Required tasks:
1. In the binary search tree text below, at what address is the root of the tree stored?
2. Resume the binary search tree text from its final sentence onward.

-- Excerpted text follows --

Binary search trees (commonly abbreviated BST's) are binary trees with a special property that is probably best explained with a picture:

                  42
		/    \
	       /      \
	      36       54
	     /  \     /  \
	    12  38   48  99
	   /        /      \
          4        45      128

(assume the leaf nodes have NULL for children; they are omited to keep
the drawing clean)
Notice that all of the nodes to the right of 42 are greater than 42, while all of the nodes to the left of 42 are less than 42. In general, all of the nodes to the left of a given node are "bigger", while all nodes to the right of a given node are "smaller". Note that it would still be a BST if the nodes were sorted differently - for instance, if the larger nodes were to the left and the smaller nodes were to the right. However, for this class let's just say that "bigger" values will always go to the right. So what would this tree look like in our Scheme notation?
the root of the tree is at address 101
((101 (42 (102 103)))
 (102 (36 (104 105)))
 (103 (54 (106 107)))
 (104 (12 (108 0)))
 (105 (38 (0 0)))
 (106 (48 (109 0)))
 (107 (99 (0 110)))
 (108 (4 (0 0)))
 (109 (45 (0 0)))
 (110 (128 (0 0))))
We'll call this tree BSTREE in the examples that follow.

So why is this property so special? Let's say that you wanted to know if the value '137' is in the tree above. If this were just a plain binary tree, then you'd have to check all ten nodes for the value, but since it's a BST, you can do much less work. First you check the root node: 42, then since 137 is greater than 42 you move to its right child: 54. Continue like this to 99, then 128. Since 128 doesn't have any children, and since this is a BST, you know that the value you're looking for isn't in the tree. You only had to check a small portion of the tree instead of the whole thing. Neat, eh? While this may not seem so interesting on a small tree like the example above, consider really massive trees (like maybe a tree containing the Social Security database) and you'll see that you can really save some time with a BST.

Problem 11
10 points

The pirates want to pick only the largest coconuts. Since this island has coconuts growing on BST's, and since no pirate in his right mind likes doing more work than he has to, then it makes sense to exploit the BST's to go straight to the largest coconuts. Write a function called get-largest which will take in the head address of the tree and the list representation of the BST and will return the value of the largest element in the tree.

> (get-largest 101 BSTREE)
128

Problem 12
25 points

Now that you can easily get the largest coconut from each tree, Robert the Gashing has a realitization: "We're spending a lot of time climbing trees, but we're only getting the one largest coconut from each. What if we took several of the largest coconuts from each tree? That way we could climb fewer trees and I can get onto more important things... like working on my tan." Give our pal Robert a hand by writing a function called sum-largest that will take in the address of the head node, the list representation of the tree and a positive integer (let's call that integer k) and return the sum of the k largest coconuts in the tree. For example:

> (sum-largest 101 BSTREE 2)
227
> (sum-largest 101 BSTREE 4)
329
HINT:You may want to break this one up into some sub-problems. Perhaps a function that gets the addresses of the n largest elements in the tree and a function that sums the values contained at those addresses.

-- Excerpted text concluded --
-- Collected data follows --

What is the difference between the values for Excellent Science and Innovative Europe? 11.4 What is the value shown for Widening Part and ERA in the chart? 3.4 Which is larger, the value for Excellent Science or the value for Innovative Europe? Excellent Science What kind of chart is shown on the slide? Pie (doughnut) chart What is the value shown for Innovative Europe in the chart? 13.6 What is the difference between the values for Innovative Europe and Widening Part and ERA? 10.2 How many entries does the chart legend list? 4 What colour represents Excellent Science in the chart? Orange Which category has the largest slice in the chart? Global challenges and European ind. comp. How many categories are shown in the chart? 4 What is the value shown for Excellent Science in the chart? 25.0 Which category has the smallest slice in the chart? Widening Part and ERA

-- Collected data concluded --

Outputs for the tasks:
1. Address 101.

2.
Of course, sometimes a tree branches out into more than two limbs at one place. In computer science this is usually referred to as an n-ary tree (since one node can have up to n child nodes). We'll represent these trees just like any other tree, but the node structure will look like this:

(data (child-1 child-2 ... child-n))
note that a node can have zero or more children (as opposed to having a whole bunch of zeros to signify a leaf node you would just have an empty list).

A n-ary tree could look something like this:
        		kurt
          ______________/|\________________
         /               |                 \
       jim              bill               david
      / | \                                /   \
  bruce | stevie                        drew   doug
        |                               / \
      danny                            /   \
                                    jared   jonathan
and would be represented something like:
the root node is 301
((301 (kurt (308 410 512)))
 (308 (jim (420 430 440)))
 (420 (bruce ()))
 (440 (stevie ()))
 (430 (danny  ()))
 (410 (bill ()))
 (512 (david (111 112)))
 (111 (drew (143 144)))
 (143 (jonathan ()))
 (144 (jared ()))
 (112 (doug ())))
In examples we'll refer to this as N-TREE to save space.

Problem 13
25 points

Since a n-ary tree is just a tree, you can do most of the same things to an n-ary tree that you can to a binary tree. (Since you used good abstraction it's pretty easy, right?) Write a function called nary-depth which will take in the head address of an n-ary tree, the tree in our list form, and an item to look for. It should traverse the tree and return the depth of the element. If the element is not in the tree then return #f. For example:

>(nary-depth 301 N-TREE 'bill)
1
>(nary-depth 301 N-TREE 'jonathan)
3
>(nary-depth 301 N-TREE 'kurt)
0
>(nary-depth 301 N-TREE 'rohan)
#f

A brief plot interlude
After picking coconuts from the trees, the crew of the Good Ship CS1311X settled down for a day of fun in the sun. After frolicking on the beach and drinking lots of frosty CS1311X beverage, the pirates are a happy crew. So it comes as quite a surprise when the re-board the ship and see that the monkeys have rearranged the rooms on the ship! They've moved rooms and hallways and kitchens and everything. Everybody is going crazy: some doors open out onto blank walls, the crow's nest is where the kitchen used to be, the kitchen is where the Captain's cabin used to be, and the Captain's cabin is at the top of the mast where the crow's nest used to be! Apparantly the ship's carpenter, Andrew the Absent-minded, left his toolchest unlocked during the day of beach vacationing. Until the ship can be fixed the crew is going to have to learn how to find their way around the new ship's layout.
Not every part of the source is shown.